Eleven Days in Hell: The 1974 Carrasco Prison Siege at Huntsville, Texas
vol. 3: North Texas Crime and Criminal Justice Series
- Violet Crown Book Award for best nonfiction, from the Writers' League of Texas, 2005
August, 2004
Published
360
Pages
40 illus. Notes. Bib. Index.
Features
About Harper's Eleven Days in Hell
From one o’clock on the afternoon of July 24, 1974, until shortly before ten o’clock the night of August 3, eleven days later, one of the longest hostage-taking sieges in the history of the United States took place in Texas’ Huntsville State Prison. The ringleader, Federico (Fred) Gomez Carrasco, the former boss of the largest drug-running operation in south Texas, was serving life for assault with intent to commit murder on a police officer. Using his connections to smuggle guns and ammunition into the prison, and employing the aid of two other inmates, he took eleven prison workers and four inmates hostage in the prison library. Demanding bulletproof helmets and vests, he planned to use the hostages as shields for his escape.
Negotiations began immediately with prison warden H. H. Husbands and W. J. Estelle, Jr., Director of the Texas Department of Corrections. The Texas Rangers, the Department of Public Safety, and the FBI arrived to assist as the media descended on Huntsville. When one of the hostages suggested a moving structure of chalkboards padded with law books to absorb bullets, Carrasco agreed to the plan. The captors entered their escape pod with four hostages and secured eight others to the moving barricade. While the target was en route to an armored car, Estelle had his team blast it with fire hoses. In a violent end to the standoff, Carrasco committed suicide, one of his two accomplices was killed (the other later executed), and two hostages were killed by their captors.

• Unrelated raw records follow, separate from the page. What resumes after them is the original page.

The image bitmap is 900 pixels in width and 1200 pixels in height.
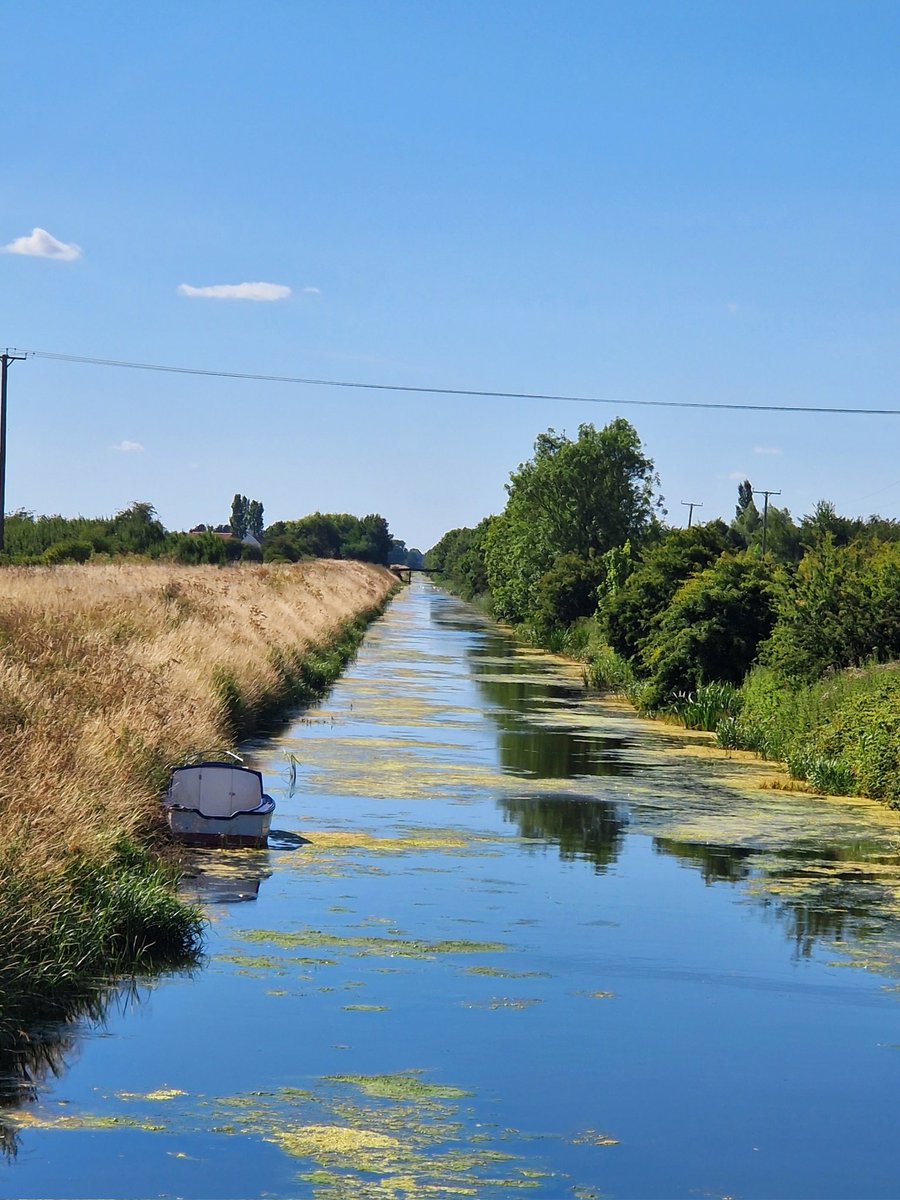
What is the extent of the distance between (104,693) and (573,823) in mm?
5868

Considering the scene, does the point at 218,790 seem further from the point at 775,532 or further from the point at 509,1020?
the point at 775,532

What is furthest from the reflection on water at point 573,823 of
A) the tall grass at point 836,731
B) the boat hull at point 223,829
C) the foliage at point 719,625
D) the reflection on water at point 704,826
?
the foliage at point 719,625

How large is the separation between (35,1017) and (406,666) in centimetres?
3742

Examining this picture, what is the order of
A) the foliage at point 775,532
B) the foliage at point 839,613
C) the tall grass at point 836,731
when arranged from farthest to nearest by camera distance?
1. the foliage at point 775,532
2. the foliage at point 839,613
3. the tall grass at point 836,731

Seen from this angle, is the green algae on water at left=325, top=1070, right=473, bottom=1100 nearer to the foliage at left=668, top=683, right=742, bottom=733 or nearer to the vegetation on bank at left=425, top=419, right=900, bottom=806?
the vegetation on bank at left=425, top=419, right=900, bottom=806

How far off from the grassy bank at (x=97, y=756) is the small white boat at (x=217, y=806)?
1.01ft

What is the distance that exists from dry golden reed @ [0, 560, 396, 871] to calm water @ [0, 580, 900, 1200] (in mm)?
1330

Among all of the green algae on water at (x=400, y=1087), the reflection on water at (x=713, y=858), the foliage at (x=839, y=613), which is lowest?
the green algae on water at (x=400, y=1087)

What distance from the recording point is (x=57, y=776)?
12.5 metres

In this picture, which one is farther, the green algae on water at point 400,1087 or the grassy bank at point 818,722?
the grassy bank at point 818,722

“A unique story in American correctional history.” —Ben M. Crouch, author of An Appeal to Justice
“None of us who were there for those eleven incredible days will ever forget the tension, the heat, the frustration, and the courage of so many good people, inside and outside that prison. It is a tragedy that two hostages died. It is a miracle all the rest lived.” —Cal Thomas, Fox News
“This author has done a fantastic job in capturing this story. His portrayals of the individuals involved in all aspects of the story are extremely accurate. Although I knew what the ultimate outcome of the story would be, I still turned every page most eagerly.” —Robert E. Wiatt, Director, Texas A&M University Police Dept., and former FBI agent at the siege
“Harper has done a superb job of reporting in this book. He gives us the inside story which none of the reporters actually covering the siege—including me—ever knew.” —Jim Barlow, Houston Chronicle
”[Harper] has assembled the best account written of the 11-day hostage siege… His riveting narrative leaves the reader with a ‘you-were-there’ feeling that brings goose bump-producing memories from those of us who were there.” —Alan L. Bailey, San Antonio Express-News
”[T]his book is the definitive work regarding one of the most dramatic and intense prison standoffs in United States history and should be in every library and museum that addresses this genre.” —Patrick McConal, East Texas Historical Journal
About the Author
WILLIAM T. HARPER spent fourteen years with the Philadelphia Inquirer as reporter, writer, and editor. He has written numerous articles for American Heritage and Focus. For this story he utilized eighty-eight real-time audio tapes of negotiations and interviewed many of the surviving participants. He lives in Bryan, Texas.